Menurut Eddy, fenomena tersebut dikenal dengan istilah self-radicalization, yakni proses radikalisasi yang terjadi melalui paparan konten di media sosial. “Ini menunjukkan bahwa risiko penyalahgunaan ruang digital semakin berkembang, baik oleh jaringan terorisme maupun simpatisan terorisme,” katanya.
Sebelumnya, Kementerian Komdigi menyatakan siap menindak tegas konten di ruang digital yang terindikasi mengandung unsur radikalisme. Baik berdasarkan aduan masyarakat maupun laporan dari kementerian dan lembaga terkait.
Direktur Jenderal Pengawasan Ruang Digital Kemenkomdigi, Alexander Sabar menjelaskan, pihaknya telah membahas isu penyebaran konten radikalisme di ranah digital bersama BNPT.
“Kemarin kami baru rapat koordinasi dengan BNPT," ucapnya.
"Kita akan awasi penyebaran konten radikalisme.

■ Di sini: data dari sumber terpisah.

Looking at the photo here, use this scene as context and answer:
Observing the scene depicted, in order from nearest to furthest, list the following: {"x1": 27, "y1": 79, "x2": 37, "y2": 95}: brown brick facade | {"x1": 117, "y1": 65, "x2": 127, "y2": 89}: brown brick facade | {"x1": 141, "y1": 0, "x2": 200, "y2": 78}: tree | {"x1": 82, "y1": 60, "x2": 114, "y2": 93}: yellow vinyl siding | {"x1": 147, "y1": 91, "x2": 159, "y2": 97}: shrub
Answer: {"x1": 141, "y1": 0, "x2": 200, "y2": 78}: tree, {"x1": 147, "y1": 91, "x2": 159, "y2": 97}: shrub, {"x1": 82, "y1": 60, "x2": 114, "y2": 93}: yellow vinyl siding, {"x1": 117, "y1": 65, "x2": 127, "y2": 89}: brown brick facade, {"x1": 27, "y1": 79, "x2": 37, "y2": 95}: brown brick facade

Mekanismenya, selain yang dilakukan Komdigi, kami juga menerima aduan dari masyarakat dan dari K/L terkait,” ujar Alexander.

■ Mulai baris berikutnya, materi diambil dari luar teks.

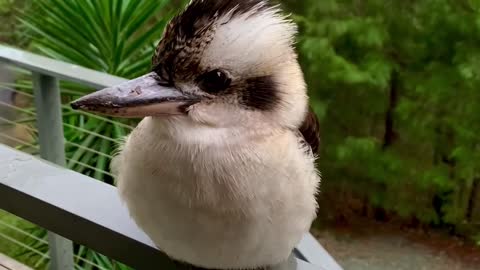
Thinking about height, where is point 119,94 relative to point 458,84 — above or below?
above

Ia menjelaskan, setiap laporan yang masuk akan ditindaklanjuti dengan langkah penurunan konten (take down). Atau pemutusan akses terhadap platform yang memuat konten negatif tersebut.
“BNPT kalau menemukan konten radikalisme pasti akan diserahkan ke kami. Selanjutnya kami proses, apakah dilakukan take down di media sosial atau pemutusan akses,” kata dia.